Ed ecco a voi — è il caso di dire, adesso — Autocurriculum. È il romanzo del formarsi di una felicità creativa dentro l’Italia minima, bella, velleitaria, letteraria e prodiga di melodramma. E valigie.
Chi esce, riesce. La bellissima Letizia Stancanelli, madre di Sergio Perroni — lo scrittore ed editor — prega suo fratello Salvatorino di accompagnare il giovane Isgrò a vedere i quadri di Balla e Depero nella villa di un loro zio, il futurista Guglielmo Jannelli, in Sicilia. Uno di quei dipinti — un laghetto di montagna, con i cigni — s’innesta nello sguardo di Isgrò come un seme che attende le giuste traiettorie per radicare, nell’educazione sentimentale di Emilio, il migliore regalo che si può avere dalla vita: andarsene.
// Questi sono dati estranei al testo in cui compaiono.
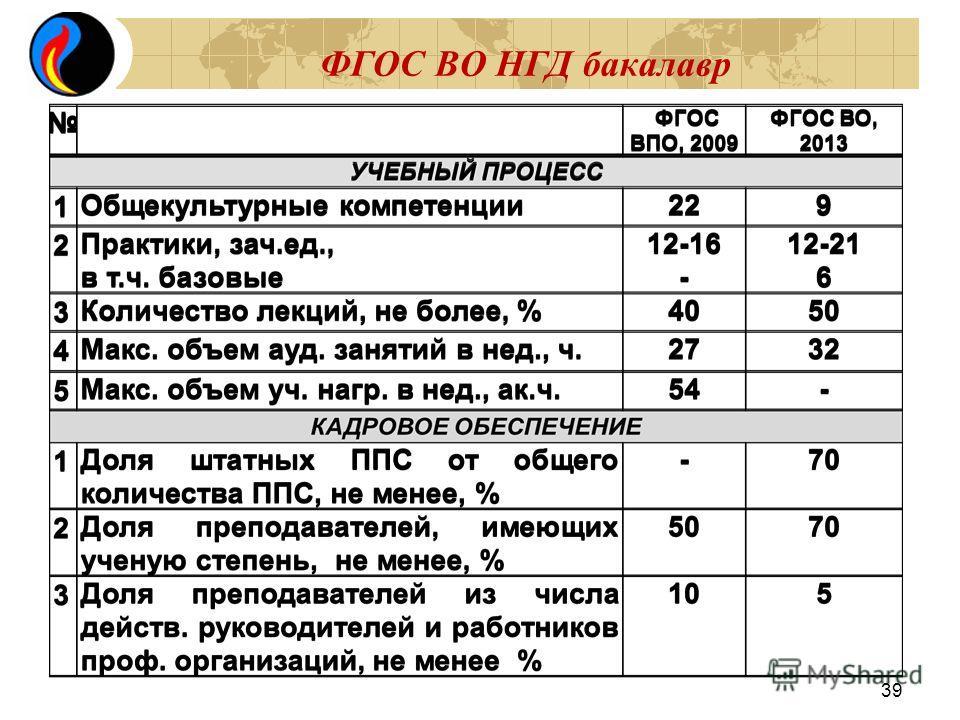 ФГОС ВО НГД бакалавр 39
In direzione di Milano, quindi, tra le salutari nebbie che rendono finalmente redenti i cupi lupi di Sicilia. Giusto per vedere gli occhietti vispi di Piero Chiara offuscarsi di ardore e lago — Chiara è un cupo lupo innestatosi a Luino come un catanese «scappato dal Bell’Antonio di Brancati».
A Milano, dunque, per finire recensito con favore sulla rivista «Il Punto» da Pier Paolo Pasolini e così acchiappare tutto il manicomio di fantasia che deriva dal capirne, finalmente, di donne con tre occhi à la Picasso, di Inge Feltrinelli che indossa il poncho regalatole da Salvador Allende, e poi anche di Cantatrice calva. Quella di Eugéne Ionesco «che si pettina sempre allo stesso modo».
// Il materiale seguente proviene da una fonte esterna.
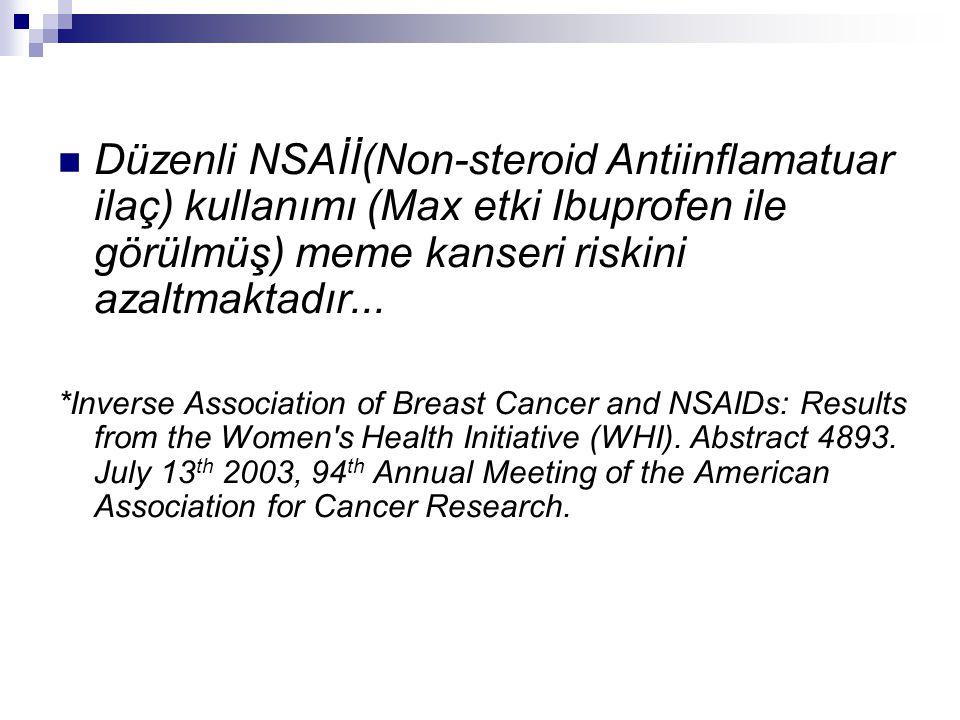 Düzenli NSAİİ(Non-steroid Antiinflamatuar ilaç) kullanımı (Max etki Ibuprofen ile görülmüş) meme kanseri riskini azaltmaktadır... *Inverse Association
Chi esce, riesce. E c’è Venezia — sempre Serenissima — dove dal 1960 al 1967 Isgrò cura le pagine culturali del «Gazzettino», e la passione irresistibile per la scrittura gli scatenerà, per contagio, quella per le arti visive. Eccola, la Laguna di Isgrò. Fosse pure per aggirarsi con una torcia elettrica nel flebile albeggiare tra San Zaccaria e Santa Maria Formosa. Intirizziti dall’emozione più che dall’umido. Tra le impegnative sorprese di un mestiere, quello della parola, con la voce di assordante silenzio di Ezra Pound o quella adolescenziale di un Aldo Palazzeschi ancora innamorato di Filippo Tomaso Marinetti: «Un motore irresistibile, rombante, impetuoso».
Sono, quelli di questo ragazzo, i sogni di chi realizza qualcosa d’importante, possibilmente con le parole ma «anche con altri strumenti». E tutto quel lavorare corrisponde a un’idea italianissima del genio: il fare con le mani equivale al pensare con la testa. L’intelligenza è arte artigiana. Un’azione in sintesi, al pari di un’occhiata.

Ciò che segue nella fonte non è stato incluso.